Step 1: Append r Zero Bits

Shift M left by r = 3 positions:

$$x^3 \cdot M(x) = 110101 \text{ followed by } 000 = 110101000$$

This represents M(x) · x³, making room for the 3-bit CRC.

Step 2: Divide by G(x)

Perform polynomial division: 110101000 ÷ 1011

         110010   ← Quotient (we don't need this)
        ───────
  1011 │ 110101000
         1011     ← XOR (leading 1)
         ────
         01010    ← Result: 10101
          1011    ← XOR (leading 1)
          ────
          00111   ← Result: 1110
           1011   ← XOR (leading 1)
           ────
           01010  ← Result: 10100
            1011  ← XOR (leading 1)
            ────
            0010  ← Result: 0100
             000  ← Don't XOR (leading 0)
             ───
             100  ← Remainder = 100

Step 3: Form the Codeword

T(x) = 110101000 ⊕ 000000100 = 110101100

Or equivalently: Original message (110101) + CRC (100) = 110101100

The transmitted codeword is: 110101100

Verification:

Let's verify that 110101100 is exactly divisible by 1011:

  1011 │ 110101100
         1011
         ────
         10101    
          1011    
          ────
          01111   → 11110
           1011   
           ────
           01000  → 10000
            1011  
            ────
            0110  → 1100
             1011 
             ────
             0111 → 111
              000 
              ───
              111
               Do I have an error?
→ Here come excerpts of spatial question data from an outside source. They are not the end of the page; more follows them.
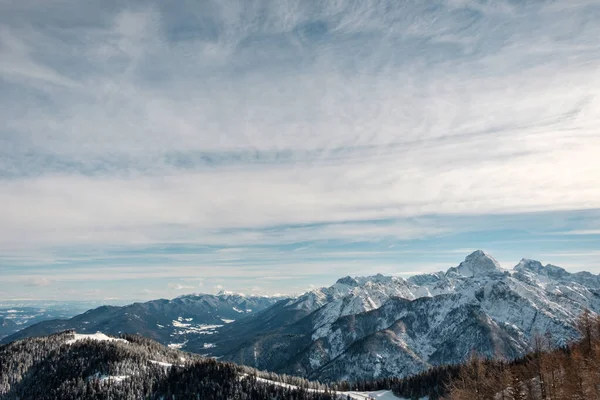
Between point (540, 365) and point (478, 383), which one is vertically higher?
point (540, 365)

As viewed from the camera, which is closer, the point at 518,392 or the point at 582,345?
the point at 518,392

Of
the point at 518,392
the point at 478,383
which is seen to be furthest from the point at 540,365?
the point at 478,383

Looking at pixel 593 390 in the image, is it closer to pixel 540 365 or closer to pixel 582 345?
pixel 540 365

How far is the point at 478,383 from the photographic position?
103 m

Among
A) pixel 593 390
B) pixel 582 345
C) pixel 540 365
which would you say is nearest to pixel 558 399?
pixel 593 390

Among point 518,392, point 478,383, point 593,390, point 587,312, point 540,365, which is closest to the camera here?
point 593,390

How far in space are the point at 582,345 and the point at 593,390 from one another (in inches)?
1055

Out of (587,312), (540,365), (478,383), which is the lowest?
(478,383)

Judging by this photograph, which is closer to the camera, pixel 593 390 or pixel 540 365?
pixel 593 390

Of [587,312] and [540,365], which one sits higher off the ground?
[587,312]

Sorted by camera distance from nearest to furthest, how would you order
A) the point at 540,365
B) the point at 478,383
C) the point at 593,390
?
the point at 593,390, the point at 540,365, the point at 478,383

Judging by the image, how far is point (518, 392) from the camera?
81250 millimetres

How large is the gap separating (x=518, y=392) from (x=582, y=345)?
28.2 m

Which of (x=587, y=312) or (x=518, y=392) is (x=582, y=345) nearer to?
(x=587, y=312)
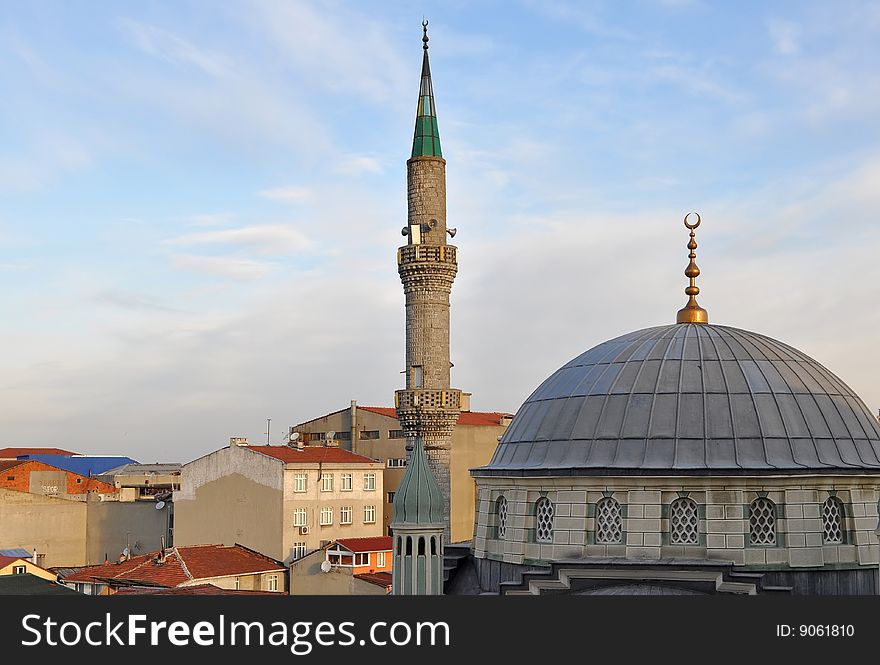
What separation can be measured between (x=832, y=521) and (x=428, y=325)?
63.3ft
Let me redo...

Actually, let me recalculate step 2 more carefully.

Step 2 (Recalculated Carefully):

Divide 110101000 by 1011:

Position:   876543210
Dividend:   110101000
Divisor:    1011

Step 1: Align at position 8
  110101000
  1011       (positions 8-5)
  ─────
  0110|01000  → 11001000  (after removing leading 0)
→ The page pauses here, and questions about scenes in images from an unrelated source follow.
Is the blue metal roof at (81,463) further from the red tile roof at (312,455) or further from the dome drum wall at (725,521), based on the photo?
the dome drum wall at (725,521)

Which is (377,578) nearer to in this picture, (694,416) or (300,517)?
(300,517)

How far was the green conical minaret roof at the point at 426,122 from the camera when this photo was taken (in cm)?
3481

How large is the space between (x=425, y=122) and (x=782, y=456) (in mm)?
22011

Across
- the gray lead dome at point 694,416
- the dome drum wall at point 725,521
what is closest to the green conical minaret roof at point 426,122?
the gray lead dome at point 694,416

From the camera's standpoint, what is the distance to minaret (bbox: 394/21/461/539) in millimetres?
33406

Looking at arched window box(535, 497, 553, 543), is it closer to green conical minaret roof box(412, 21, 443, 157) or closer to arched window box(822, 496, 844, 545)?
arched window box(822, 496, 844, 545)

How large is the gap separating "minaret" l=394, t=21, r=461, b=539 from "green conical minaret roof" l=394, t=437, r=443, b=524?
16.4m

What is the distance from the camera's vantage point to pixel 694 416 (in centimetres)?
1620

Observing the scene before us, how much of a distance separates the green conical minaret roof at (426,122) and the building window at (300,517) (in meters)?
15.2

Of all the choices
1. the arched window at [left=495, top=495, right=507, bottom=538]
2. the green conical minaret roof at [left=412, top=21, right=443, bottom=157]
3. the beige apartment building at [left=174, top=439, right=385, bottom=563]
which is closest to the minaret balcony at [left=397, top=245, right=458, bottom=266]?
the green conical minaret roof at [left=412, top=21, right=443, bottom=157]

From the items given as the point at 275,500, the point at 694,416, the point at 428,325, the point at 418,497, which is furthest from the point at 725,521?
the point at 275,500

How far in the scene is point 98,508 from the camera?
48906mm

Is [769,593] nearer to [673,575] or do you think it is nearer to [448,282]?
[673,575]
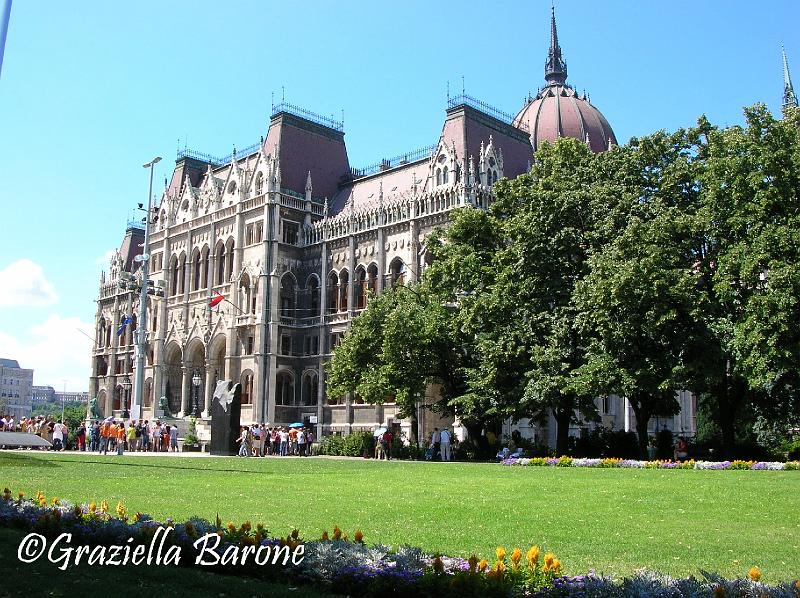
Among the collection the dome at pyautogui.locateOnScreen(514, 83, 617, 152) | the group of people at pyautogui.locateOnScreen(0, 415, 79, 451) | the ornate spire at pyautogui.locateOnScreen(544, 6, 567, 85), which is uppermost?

Step 2: Align at position 7
  11001000
  1011      (positions 7-4)
  ─────
  01111000  → 1111000

Step 3: Align at position 6
  1111000
  1011     (positions 6-3)
  ─────
  0100000  → 100000

Step 4: Align at position 5
  100000
  1011    (positions 5-2)
  ─────
  0011|00 → 1100

Step 5: Align at position 3
  1100
  1011   (positions 3-0)
  ─────
  0111   → 111

Remainder = 111 (3 bits, as expected for degree-3 divisor)

Corrected: CRC = 111

Codeword T = 110101111

Let's do a fresh, complete example with careful tracking.

Given:

• Message M = 1101 (4 bits) = x³ + x² + 1
• Generator G = 1011 (4 bits) = x³ + x + 1, degree r = 3

Sender Side:

Step 1: Append r = 3 zeros to M:

M' = 1101 000 = 1101000 (7 bits)

Step 2: Divide M' by G:

   1101000     (7 bits)
÷  1011        (divisor)
───────────

Align divisor with leading bit of dividend:
1101000
1011     (XOR at positions 6-3)
────
0110000  → 110000

110000
1011     (XOR at positions 5-2)
────
011100  → 11100

11100
1011     (XOR at positions 4-1)
────
01010  → 1010

1010
1011     (XOR at positions 3-0)
────
0001     → 001

Remainder R = 001

Step 3: Form codeword T = M' + R:

T = 1101000 + 0000001 = 1101000 XOR 0000001 = 1101001

Equivalently: 1101 | 001

Transmitted Codeword: 1101001

Receiver Side Verification:

Receive T = 1101001. Divide by G = 1011:

1101001
1011     (XOR)
────
0110001  → 110001

110001
1011     (XOR)
────
011101  → 11101

11101
1011     (XOR)
────
01011  → 1011

1011
1011     (XOR)
────
0000

Remainder = 000 ✓

Zero remainder confirms no errors detected!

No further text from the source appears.